### Material supplied
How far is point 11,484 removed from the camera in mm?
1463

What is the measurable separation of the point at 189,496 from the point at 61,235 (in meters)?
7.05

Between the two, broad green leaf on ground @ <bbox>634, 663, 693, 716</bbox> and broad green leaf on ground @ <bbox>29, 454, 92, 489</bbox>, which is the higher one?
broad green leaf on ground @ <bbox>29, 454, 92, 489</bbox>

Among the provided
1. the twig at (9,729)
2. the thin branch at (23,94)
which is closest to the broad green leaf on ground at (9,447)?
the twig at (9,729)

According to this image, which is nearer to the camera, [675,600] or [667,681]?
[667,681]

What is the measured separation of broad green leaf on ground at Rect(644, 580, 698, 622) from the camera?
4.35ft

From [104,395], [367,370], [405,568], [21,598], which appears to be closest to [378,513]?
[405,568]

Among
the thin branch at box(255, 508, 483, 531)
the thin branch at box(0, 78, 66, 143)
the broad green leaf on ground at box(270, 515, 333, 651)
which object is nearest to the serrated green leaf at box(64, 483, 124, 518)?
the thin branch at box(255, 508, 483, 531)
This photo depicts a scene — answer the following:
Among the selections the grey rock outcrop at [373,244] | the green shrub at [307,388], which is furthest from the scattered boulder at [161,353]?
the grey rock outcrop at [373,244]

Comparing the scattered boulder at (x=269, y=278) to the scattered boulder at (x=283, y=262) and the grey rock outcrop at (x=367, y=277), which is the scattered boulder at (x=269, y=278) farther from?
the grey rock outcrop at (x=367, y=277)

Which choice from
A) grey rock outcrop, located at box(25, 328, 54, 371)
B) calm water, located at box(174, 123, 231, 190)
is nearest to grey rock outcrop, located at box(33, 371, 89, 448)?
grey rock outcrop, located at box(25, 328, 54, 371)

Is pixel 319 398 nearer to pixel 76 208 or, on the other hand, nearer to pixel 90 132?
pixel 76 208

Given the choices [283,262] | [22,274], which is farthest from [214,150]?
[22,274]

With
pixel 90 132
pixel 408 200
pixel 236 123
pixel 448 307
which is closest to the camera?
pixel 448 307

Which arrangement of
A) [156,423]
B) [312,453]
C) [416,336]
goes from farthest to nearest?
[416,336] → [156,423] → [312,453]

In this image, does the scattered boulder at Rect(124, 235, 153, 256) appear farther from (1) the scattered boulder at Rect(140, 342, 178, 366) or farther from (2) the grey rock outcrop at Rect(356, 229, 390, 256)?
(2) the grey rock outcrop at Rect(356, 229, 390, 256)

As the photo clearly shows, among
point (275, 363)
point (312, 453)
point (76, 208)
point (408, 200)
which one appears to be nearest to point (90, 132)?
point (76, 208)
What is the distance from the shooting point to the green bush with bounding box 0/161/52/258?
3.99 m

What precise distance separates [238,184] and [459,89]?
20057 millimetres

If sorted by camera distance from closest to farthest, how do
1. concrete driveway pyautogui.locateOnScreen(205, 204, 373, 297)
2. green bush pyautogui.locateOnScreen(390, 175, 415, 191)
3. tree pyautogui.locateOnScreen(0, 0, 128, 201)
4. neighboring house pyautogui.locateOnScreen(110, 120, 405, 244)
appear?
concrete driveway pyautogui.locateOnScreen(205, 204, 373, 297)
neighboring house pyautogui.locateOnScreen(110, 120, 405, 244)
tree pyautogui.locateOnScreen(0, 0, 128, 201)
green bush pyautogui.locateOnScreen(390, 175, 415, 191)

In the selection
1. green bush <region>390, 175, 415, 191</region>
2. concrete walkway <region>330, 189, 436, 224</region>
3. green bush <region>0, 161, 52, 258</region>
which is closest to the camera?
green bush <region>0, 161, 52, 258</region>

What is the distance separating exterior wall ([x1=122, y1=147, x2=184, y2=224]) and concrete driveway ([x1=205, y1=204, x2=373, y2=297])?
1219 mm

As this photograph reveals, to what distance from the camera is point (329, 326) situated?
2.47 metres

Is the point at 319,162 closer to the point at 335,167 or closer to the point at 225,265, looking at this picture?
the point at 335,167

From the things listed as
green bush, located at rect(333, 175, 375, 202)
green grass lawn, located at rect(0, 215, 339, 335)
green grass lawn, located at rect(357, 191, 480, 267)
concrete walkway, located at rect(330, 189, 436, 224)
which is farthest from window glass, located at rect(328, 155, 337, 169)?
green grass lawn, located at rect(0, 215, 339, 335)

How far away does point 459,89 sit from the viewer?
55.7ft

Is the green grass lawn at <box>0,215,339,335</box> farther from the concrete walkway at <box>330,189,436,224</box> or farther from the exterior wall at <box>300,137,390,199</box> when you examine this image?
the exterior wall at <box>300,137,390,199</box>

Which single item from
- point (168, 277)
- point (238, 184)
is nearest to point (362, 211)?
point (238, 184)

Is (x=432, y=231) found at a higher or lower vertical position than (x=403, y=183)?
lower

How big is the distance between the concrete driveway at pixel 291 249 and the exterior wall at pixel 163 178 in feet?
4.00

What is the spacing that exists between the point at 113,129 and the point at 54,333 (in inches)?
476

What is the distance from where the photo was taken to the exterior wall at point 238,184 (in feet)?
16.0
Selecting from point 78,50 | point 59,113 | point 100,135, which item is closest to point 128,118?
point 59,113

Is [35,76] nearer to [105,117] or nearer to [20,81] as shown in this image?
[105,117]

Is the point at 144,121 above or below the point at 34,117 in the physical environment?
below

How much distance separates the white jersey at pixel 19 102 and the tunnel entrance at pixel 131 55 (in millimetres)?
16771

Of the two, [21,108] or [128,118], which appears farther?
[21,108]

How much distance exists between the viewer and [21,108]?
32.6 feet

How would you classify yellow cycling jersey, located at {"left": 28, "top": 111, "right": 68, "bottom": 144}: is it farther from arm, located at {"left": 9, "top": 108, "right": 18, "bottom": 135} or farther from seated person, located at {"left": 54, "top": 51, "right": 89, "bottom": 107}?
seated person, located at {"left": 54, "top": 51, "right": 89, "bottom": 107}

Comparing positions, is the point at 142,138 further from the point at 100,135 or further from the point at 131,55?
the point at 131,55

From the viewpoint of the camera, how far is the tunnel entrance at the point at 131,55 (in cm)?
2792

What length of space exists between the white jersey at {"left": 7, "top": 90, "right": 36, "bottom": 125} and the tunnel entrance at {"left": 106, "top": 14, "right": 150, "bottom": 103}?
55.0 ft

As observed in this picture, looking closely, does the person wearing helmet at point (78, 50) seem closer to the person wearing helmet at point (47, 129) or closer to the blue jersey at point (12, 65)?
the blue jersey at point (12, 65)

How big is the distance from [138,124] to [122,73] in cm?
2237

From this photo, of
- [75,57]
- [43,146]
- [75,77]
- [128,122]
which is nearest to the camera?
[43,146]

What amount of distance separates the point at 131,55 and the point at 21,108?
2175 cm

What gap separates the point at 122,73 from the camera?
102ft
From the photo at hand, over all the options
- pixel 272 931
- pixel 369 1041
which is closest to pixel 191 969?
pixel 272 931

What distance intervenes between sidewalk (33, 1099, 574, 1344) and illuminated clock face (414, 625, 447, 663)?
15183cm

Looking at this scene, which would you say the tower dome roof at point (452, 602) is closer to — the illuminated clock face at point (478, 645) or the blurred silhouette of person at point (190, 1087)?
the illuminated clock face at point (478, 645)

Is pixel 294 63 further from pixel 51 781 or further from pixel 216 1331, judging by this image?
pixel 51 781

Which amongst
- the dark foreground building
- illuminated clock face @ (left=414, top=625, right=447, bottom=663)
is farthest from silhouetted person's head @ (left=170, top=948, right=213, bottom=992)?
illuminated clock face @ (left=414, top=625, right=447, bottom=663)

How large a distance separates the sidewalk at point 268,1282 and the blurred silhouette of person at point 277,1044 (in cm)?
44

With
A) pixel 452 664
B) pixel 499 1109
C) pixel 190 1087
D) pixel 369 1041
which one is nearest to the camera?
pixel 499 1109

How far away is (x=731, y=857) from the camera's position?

### Work to do
Transcribe the rows verbatim, beginning with the very first line and continuing through the line containing "[416,336] → [156,423] → [312,453]", including both of those lines and nothing after them.

### Written answer
How far is point 11,484 removed from the camera in mm?
1463

What is the measurable separation of the point at 189,496 from the point at 61,235 (in meters)?
7.05

Between the two, broad green leaf on ground @ <bbox>634, 663, 693, 716</bbox> and broad green leaf on ground @ <bbox>29, 454, 92, 489</bbox>, which is the higher one?
broad green leaf on ground @ <bbox>29, 454, 92, 489</bbox>

Among the provided
1. the twig at (9,729)
2. the thin branch at (23,94)
which is closest to the broad green leaf on ground at (9,447)?
the twig at (9,729)

According to this image, which is nearer to the camera, [675,600] or [667,681]?
[667,681]

What is the measured separation of broad green leaf on ground at Rect(644, 580, 698, 622) from the camera?
4.35ft

From [104,395], [367,370], [405,568], [21,598], which appears to be closest to [378,513]?
[405,568]

Among
the thin branch at box(255, 508, 483, 531)
the thin branch at box(0, 78, 66, 143)
the broad green leaf on ground at box(270, 515, 333, 651)
which object is nearest to the serrated green leaf at box(64, 483, 124, 518)?
the thin branch at box(255, 508, 483, 531)
This photo depicts a scene — answer the following:
Among the selections the grey rock outcrop at [373,244] | the green shrub at [307,388], which is furthest from the scattered boulder at [161,353]?
the grey rock outcrop at [373,244]

Comparing the scattered boulder at (x=269, y=278) to the scattered boulder at (x=283, y=262) and the grey rock outcrop at (x=367, y=277), which is the scattered boulder at (x=269, y=278) farther from?
the grey rock outcrop at (x=367, y=277)

Which choice from
A) grey rock outcrop, located at box(25, 328, 54, 371)
B) calm water, located at box(174, 123, 231, 190)
is nearest to grey rock outcrop, located at box(33, 371, 89, 448)?
grey rock outcrop, located at box(25, 328, 54, 371)

Is pixel 319 398 nearer to pixel 76 208 or, on the other hand, nearer to pixel 90 132?
pixel 76 208

Given the choices [283,262] | [22,274], which is farthest from [214,150]?
[22,274]

With
pixel 90 132
pixel 408 200
pixel 236 123
pixel 448 307
which is closest to the camera?
pixel 448 307

Which arrangement of
A) [156,423]
B) [312,453]
C) [416,336]
goes from farthest to nearest?
[416,336] → [156,423] → [312,453]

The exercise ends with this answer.